Professor Wood Highlights the Importance of Employee Involvement in Increasing Productivity

S WoodPublished in July’s IPA News, a recent article by Professor Stephen Wood on his research using both the 2004 and 2011 Workplace Employment Relations Survey shows that employee involvement is associated with higher levels of productivity. Despite this, employee involvement is still neglected in discussions of Britain’s productivity problem. While successive governments have targeted skills acquisition, the Conservative governments’ employment relations legislation has weakened trade union power beyond all recognition and there remains a productivity problem which must lie elsewhere: presumably in work organization and management. A rich body of knowledge is being neglected that shows employee involvement is good for productivity and other related measures such as product and service quality.

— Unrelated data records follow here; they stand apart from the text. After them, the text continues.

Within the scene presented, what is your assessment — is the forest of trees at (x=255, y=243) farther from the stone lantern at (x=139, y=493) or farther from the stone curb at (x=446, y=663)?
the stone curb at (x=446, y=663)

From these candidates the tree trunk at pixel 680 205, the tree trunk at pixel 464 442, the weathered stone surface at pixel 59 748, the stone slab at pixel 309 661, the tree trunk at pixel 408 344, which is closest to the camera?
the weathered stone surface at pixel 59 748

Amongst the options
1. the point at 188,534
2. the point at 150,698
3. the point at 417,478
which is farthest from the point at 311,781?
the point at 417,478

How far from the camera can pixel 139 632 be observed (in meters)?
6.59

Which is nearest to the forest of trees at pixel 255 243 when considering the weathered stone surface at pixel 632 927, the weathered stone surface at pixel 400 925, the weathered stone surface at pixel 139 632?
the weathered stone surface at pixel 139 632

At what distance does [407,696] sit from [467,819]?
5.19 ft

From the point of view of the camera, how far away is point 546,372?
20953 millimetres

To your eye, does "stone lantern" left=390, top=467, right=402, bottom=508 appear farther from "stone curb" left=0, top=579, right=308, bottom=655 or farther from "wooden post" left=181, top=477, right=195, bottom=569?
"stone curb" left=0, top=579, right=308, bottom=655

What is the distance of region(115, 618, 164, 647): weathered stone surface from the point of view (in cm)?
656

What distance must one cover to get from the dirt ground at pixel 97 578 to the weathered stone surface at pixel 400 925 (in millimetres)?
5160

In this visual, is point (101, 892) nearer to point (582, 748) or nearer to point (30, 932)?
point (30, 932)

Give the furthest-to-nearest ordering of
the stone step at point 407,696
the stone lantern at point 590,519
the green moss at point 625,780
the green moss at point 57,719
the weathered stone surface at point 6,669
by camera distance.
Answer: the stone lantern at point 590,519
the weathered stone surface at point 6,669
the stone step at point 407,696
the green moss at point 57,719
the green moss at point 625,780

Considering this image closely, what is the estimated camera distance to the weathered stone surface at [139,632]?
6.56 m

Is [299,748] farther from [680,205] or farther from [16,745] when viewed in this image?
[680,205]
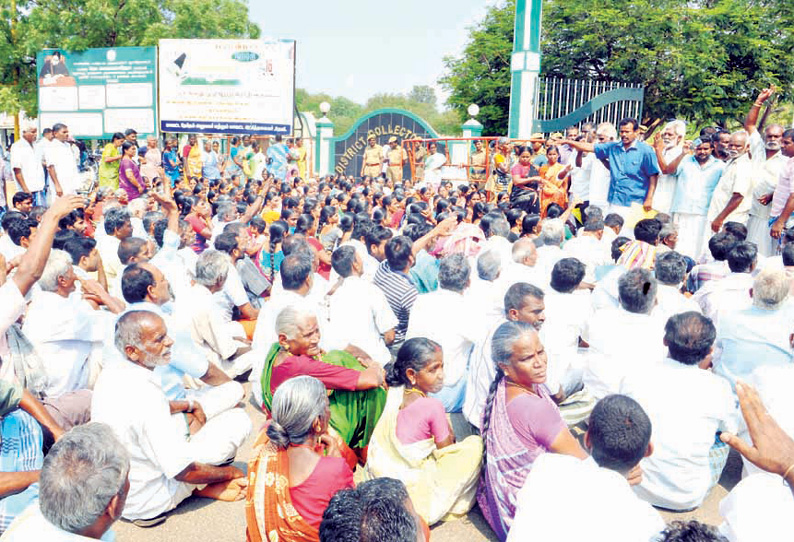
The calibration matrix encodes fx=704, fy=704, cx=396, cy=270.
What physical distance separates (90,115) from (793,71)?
24.6 m

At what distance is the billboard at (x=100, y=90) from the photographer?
19891 mm

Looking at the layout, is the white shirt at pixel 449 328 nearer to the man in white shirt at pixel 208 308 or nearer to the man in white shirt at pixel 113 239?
the man in white shirt at pixel 208 308

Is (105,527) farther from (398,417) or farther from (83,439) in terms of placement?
(398,417)

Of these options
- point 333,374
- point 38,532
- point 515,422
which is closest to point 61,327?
point 333,374

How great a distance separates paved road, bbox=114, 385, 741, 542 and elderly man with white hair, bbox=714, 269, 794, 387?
0.81 metres

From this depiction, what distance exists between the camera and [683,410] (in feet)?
10.9

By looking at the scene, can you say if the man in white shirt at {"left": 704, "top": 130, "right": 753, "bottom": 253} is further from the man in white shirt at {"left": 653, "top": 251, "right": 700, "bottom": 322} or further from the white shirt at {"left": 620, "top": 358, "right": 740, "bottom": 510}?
the white shirt at {"left": 620, "top": 358, "right": 740, "bottom": 510}

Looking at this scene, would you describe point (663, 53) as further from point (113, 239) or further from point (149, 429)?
point (149, 429)

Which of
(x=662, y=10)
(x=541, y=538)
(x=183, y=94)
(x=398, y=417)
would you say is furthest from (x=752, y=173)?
(x=662, y=10)

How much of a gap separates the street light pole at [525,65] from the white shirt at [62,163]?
357 inches

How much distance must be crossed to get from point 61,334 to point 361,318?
69.7 inches

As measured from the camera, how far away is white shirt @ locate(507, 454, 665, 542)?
2.28 meters

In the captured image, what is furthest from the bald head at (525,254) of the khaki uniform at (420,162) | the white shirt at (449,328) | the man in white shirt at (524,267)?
the khaki uniform at (420,162)

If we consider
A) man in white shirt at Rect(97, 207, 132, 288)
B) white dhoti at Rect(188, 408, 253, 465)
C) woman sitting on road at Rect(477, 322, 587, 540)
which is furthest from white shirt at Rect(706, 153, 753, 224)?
man in white shirt at Rect(97, 207, 132, 288)
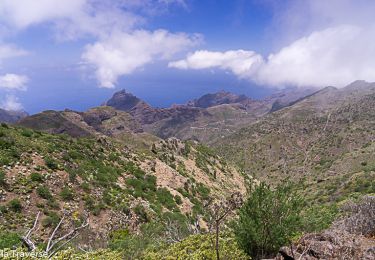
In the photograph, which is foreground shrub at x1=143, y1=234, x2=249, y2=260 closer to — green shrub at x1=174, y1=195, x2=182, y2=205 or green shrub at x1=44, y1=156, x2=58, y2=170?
green shrub at x1=44, y1=156, x2=58, y2=170

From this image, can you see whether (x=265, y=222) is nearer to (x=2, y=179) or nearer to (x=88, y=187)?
(x=2, y=179)

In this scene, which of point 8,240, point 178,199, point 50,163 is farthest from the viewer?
point 178,199

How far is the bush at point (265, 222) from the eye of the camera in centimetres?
1251

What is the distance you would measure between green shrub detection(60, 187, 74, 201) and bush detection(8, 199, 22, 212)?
3.56 metres

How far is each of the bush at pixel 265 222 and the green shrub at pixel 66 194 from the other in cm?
1719

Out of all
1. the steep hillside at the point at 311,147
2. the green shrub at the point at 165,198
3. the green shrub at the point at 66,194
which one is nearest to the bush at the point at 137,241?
the green shrub at the point at 66,194

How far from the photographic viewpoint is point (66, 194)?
27.4 metres

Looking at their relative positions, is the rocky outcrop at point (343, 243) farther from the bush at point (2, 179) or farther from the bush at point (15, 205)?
the bush at point (2, 179)

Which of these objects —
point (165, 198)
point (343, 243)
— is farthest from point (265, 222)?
point (165, 198)

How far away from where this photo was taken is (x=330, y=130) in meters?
140

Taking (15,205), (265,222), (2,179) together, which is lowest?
(15,205)

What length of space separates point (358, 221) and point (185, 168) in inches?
1493

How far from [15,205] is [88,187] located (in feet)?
22.3

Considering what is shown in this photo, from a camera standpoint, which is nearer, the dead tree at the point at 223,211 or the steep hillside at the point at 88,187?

Wood’s research shows that there are two types of employee involvement:

  1. Job or role involvement, often known as empowerment or enriched job design, is an approach to the design of high-quality jobs that allows employees an element of discretion and flexibility over the execution and management of their primary tasks.
  2. Organizational-involvement management entails workers participating in decision-making, beyond the narrow confines of the job, in the wider organization or the business as a whole.

Both types of involvement have an positive effect on productivity, but in different ways. Role-involvement management largely increases employees’ job satisfaction, while organizational-involvement management changes the way things are organised and enacted.

Organizational-involvement management aims to encourage greater proactivity, flexibility and collaboration amongst workers through the use of practices that offer opportunities for organizational involvement, either directly – through idea-capturing schemes, team work and flexible job descriptions – or indirectly, through the disclosure of financial information, specific training for involvement, or appraisal systems. Organizational involvement is thus concerned with the development of broader horizons amongst all workers, so that they can think of better ways of doing their jobs, connect what they do with what others do, and react effectively to novel problems.